◆ Written request:
Please rewrite the data below with every "foreground vegetation" changed to "front greenery", keeping everything else the same. Leave out the pictures.

== Provided records

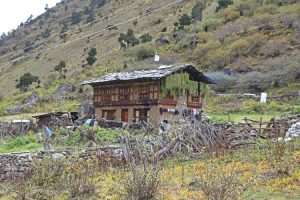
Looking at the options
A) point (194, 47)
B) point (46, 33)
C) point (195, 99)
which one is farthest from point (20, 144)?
point (46, 33)

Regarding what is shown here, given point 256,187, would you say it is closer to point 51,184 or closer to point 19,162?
point 51,184

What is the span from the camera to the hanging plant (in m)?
33.8

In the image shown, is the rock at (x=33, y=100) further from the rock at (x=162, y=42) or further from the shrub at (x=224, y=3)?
the shrub at (x=224, y=3)

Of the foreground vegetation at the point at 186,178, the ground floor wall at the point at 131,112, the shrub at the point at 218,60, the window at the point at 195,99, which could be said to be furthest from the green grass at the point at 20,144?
the shrub at the point at 218,60

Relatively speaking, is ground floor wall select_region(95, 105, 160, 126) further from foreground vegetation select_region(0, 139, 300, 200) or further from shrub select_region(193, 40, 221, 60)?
shrub select_region(193, 40, 221, 60)

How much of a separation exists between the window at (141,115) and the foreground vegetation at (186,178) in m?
18.3

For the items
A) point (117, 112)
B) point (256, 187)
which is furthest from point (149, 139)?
point (117, 112)

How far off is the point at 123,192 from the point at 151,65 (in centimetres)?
4705

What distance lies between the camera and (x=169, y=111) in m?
34.6

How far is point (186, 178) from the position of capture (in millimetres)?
12547

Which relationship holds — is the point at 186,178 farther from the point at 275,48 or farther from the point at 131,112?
the point at 275,48

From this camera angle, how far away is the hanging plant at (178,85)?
3378 cm

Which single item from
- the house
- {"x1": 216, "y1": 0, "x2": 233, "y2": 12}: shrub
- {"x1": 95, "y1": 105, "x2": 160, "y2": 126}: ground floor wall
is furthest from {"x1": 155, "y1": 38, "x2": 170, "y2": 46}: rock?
{"x1": 95, "y1": 105, "x2": 160, "y2": 126}: ground floor wall

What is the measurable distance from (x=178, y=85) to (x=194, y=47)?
29.8 meters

====

◆ Finished answer:
Looking at the options
A) point (194, 47)
B) point (46, 33)
C) point (195, 99)
which one is farthest from point (20, 144)?
point (46, 33)

Regarding what is shown here, given point 256,187, would you say it is closer to point 51,184 or closer to point 19,162?
point 51,184

What is the span from the camera to the hanging plant (in m)?
33.8

In the image shown, is the rock at (x=33, y=100) further from the rock at (x=162, y=42) or further from the shrub at (x=224, y=3)?
the shrub at (x=224, y=3)

Of the front greenery at the point at 186,178, the ground floor wall at the point at 131,112, the shrub at the point at 218,60, the window at the point at 195,99, which could be said to be furthest from the green grass at the point at 20,144?
the shrub at the point at 218,60

Relatively speaking, is ground floor wall select_region(95, 105, 160, 126) further from front greenery select_region(0, 139, 300, 200) or further from shrub select_region(193, 40, 221, 60)?
shrub select_region(193, 40, 221, 60)

How much of a separation exists between the window at (141,115) and the front greenery at (186,178) in m?
18.3

For the items
A) point (117, 112)
B) point (256, 187)
which is furthest from point (149, 139)?
point (117, 112)

How far off is the point at 123,192 from the point at 151,65 (in centimetres)?
4705

What distance lies between the camera and (x=169, y=111) in m?
34.6

How far is point (186, 178) from the position of capture (in millimetres)?
12547

Which relationship holds — is the point at 186,178 farther from the point at 275,48 or farther from the point at 131,112?
the point at 275,48

From this camera angle, how far away is the hanging plant at (178,85)?
3378 cm

Which single item from
- the house
- {"x1": 216, "y1": 0, "x2": 233, "y2": 12}: shrub
- {"x1": 95, "y1": 105, "x2": 160, "y2": 126}: ground floor wall
is furthest from {"x1": 155, "y1": 38, "x2": 170, "y2": 46}: rock?
{"x1": 95, "y1": 105, "x2": 160, "y2": 126}: ground floor wall

What is the measurable distance from (x=178, y=85) to (x=194, y=47)?
29.8 meters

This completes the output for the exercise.